**Records for the task**
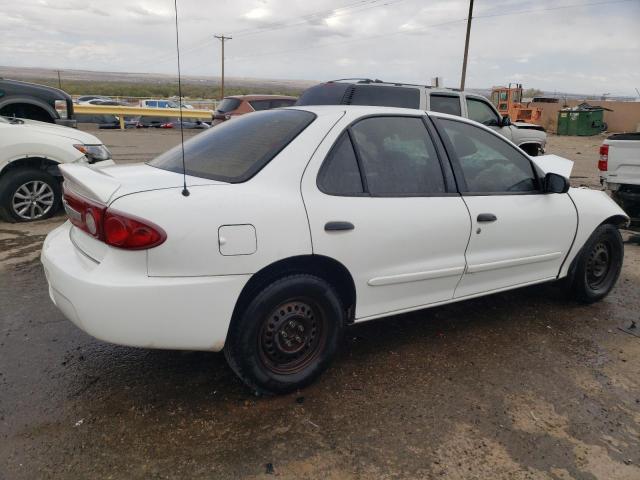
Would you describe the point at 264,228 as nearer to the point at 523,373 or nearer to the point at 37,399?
the point at 37,399

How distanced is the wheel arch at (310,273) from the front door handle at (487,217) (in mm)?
1046

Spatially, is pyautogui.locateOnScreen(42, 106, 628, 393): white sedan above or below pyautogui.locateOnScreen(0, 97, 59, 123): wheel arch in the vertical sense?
below

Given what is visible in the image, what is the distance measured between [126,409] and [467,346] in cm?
223

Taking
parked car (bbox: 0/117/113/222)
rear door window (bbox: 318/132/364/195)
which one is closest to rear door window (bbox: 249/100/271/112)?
parked car (bbox: 0/117/113/222)

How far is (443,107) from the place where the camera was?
26.1 feet

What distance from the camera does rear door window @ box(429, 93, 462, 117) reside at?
25.7 ft

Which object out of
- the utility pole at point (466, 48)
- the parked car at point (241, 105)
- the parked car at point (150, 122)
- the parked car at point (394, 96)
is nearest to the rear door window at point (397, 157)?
the parked car at point (394, 96)

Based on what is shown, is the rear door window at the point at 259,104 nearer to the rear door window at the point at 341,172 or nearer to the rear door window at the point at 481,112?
the rear door window at the point at 481,112

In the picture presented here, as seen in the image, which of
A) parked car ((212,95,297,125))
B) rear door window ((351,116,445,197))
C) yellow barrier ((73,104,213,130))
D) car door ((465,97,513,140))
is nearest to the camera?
rear door window ((351,116,445,197))

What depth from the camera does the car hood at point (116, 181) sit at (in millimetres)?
2520

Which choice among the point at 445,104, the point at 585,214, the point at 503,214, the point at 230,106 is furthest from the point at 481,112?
the point at 230,106

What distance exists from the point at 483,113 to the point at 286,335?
23.6ft

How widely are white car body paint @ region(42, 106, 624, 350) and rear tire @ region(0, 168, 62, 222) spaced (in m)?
3.68

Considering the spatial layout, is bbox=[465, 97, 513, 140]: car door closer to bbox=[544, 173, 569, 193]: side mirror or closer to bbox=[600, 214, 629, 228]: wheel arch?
bbox=[600, 214, 629, 228]: wheel arch
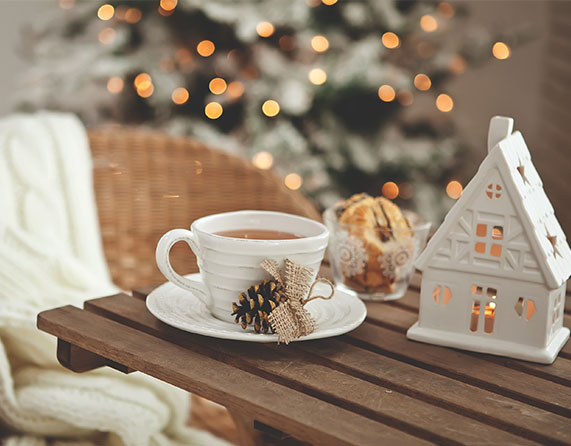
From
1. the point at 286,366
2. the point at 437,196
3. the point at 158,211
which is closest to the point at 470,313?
the point at 286,366

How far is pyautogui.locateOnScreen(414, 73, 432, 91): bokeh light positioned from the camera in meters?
2.27

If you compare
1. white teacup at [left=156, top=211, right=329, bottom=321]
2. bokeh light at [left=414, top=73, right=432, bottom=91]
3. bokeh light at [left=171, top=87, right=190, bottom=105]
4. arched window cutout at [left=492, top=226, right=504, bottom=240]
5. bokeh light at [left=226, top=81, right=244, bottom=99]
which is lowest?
white teacup at [left=156, top=211, right=329, bottom=321]

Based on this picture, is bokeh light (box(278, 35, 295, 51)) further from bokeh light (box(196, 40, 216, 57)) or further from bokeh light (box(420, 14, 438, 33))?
bokeh light (box(420, 14, 438, 33))

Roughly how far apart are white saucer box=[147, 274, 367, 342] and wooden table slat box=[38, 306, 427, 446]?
0.09 ft

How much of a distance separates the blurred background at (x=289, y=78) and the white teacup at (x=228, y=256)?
4.19 ft

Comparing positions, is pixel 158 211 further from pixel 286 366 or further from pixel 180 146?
pixel 286 366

**Task to complete**
Print each line of the material above exactly, with the pictures removed from your copy.

**Response below**
Would you describe the point at 264,228 as nearer to the point at 523,373 or nearer to the point at 37,399?
the point at 37,399

How distanced is the wheel arch at (310,273) from the front door handle at (487,217) (in mm)?
1046

Spatially, is pyautogui.locateOnScreen(42, 106, 628, 393): white sedan above or below pyautogui.locateOnScreen(0, 97, 59, 123): wheel arch in the vertical sense?
below

Given what is visible in the image, what is the distance measured between [126,409] and [467,346] in cm?
223

Taking
parked car (bbox: 0/117/113/222)
rear door window (bbox: 318/132/364/195)
which one is closest to rear door window (bbox: 249/100/271/112)?
parked car (bbox: 0/117/113/222)

How far is (443,107) from the place where the camera was?
26.1 feet

What distance from the camera does rear door window @ box(429, 93, 462, 117) reside at?
25.7 ft

Which object out of
- the utility pole at point (466, 48)
- the parked car at point (241, 105)
- the parked car at point (150, 122)
- the parked car at point (394, 96)
is nearest to the rear door window at point (397, 157)?
the parked car at point (394, 96)

Based on what is shown, is the rear door window at the point at 259,104 nearer to the rear door window at the point at 341,172 or nearer to the rear door window at the point at 481,112?
the rear door window at the point at 481,112

In the picture presented here, as seen in the image, which of
A) parked car ((212,95,297,125))
B) rear door window ((351,116,445,197))
C) yellow barrier ((73,104,213,130))
D) car door ((465,97,513,140))
is nearest to the camera?
rear door window ((351,116,445,197))

What depth from the camera does the car hood at point (116, 181) sit at (in millimetres)?
2520

Which choice among the point at 445,104, the point at 585,214, the point at 503,214, the point at 230,106 is furthest from the point at 481,112?
the point at 230,106

What distance exists from the point at 483,113 to the point at 286,335?
23.6ft

How widely are white car body paint @ region(42, 106, 624, 350) and rear tire @ region(0, 168, 62, 222) spaced (in m)?
3.68

Considering the spatial layout, is bbox=[465, 97, 513, 140]: car door closer to bbox=[544, 173, 569, 193]: side mirror or closer to bbox=[600, 214, 629, 228]: wheel arch?
bbox=[600, 214, 629, 228]: wheel arch
From
1. the point at 286,366
2. the point at 437,196
3. the point at 158,211
which is closest to the point at 470,313?
the point at 286,366

How far is pyautogui.locateOnScreen(414, 73, 432, 91): bokeh light positioned from the camera in meters?
2.27

If you compare
1. white teacup at [left=156, top=211, right=329, bottom=321]
2. bokeh light at [left=414, top=73, right=432, bottom=91]
3. bokeh light at [left=171, top=87, right=190, bottom=105]
4. arched window cutout at [left=492, top=226, right=504, bottom=240]
5. bokeh light at [left=226, top=81, right=244, bottom=99]
which is lowest?
white teacup at [left=156, top=211, right=329, bottom=321]

Based on this picture, is bokeh light (box(278, 35, 295, 51)) further from bokeh light (box(196, 40, 216, 57)) or further from bokeh light (box(420, 14, 438, 33))?
bokeh light (box(420, 14, 438, 33))

Roughly how far apart are white saucer box=[147, 274, 367, 342] and wooden table slat box=[38, 306, 427, 446]?
0.09 ft

How much of a distance separates the blurred background at (x=289, y=78) and the white teacup at (x=228, y=256)?
4.19 ft

Comparing positions, is pixel 158 211 further from pixel 286 366 or further from pixel 180 146?
pixel 286 366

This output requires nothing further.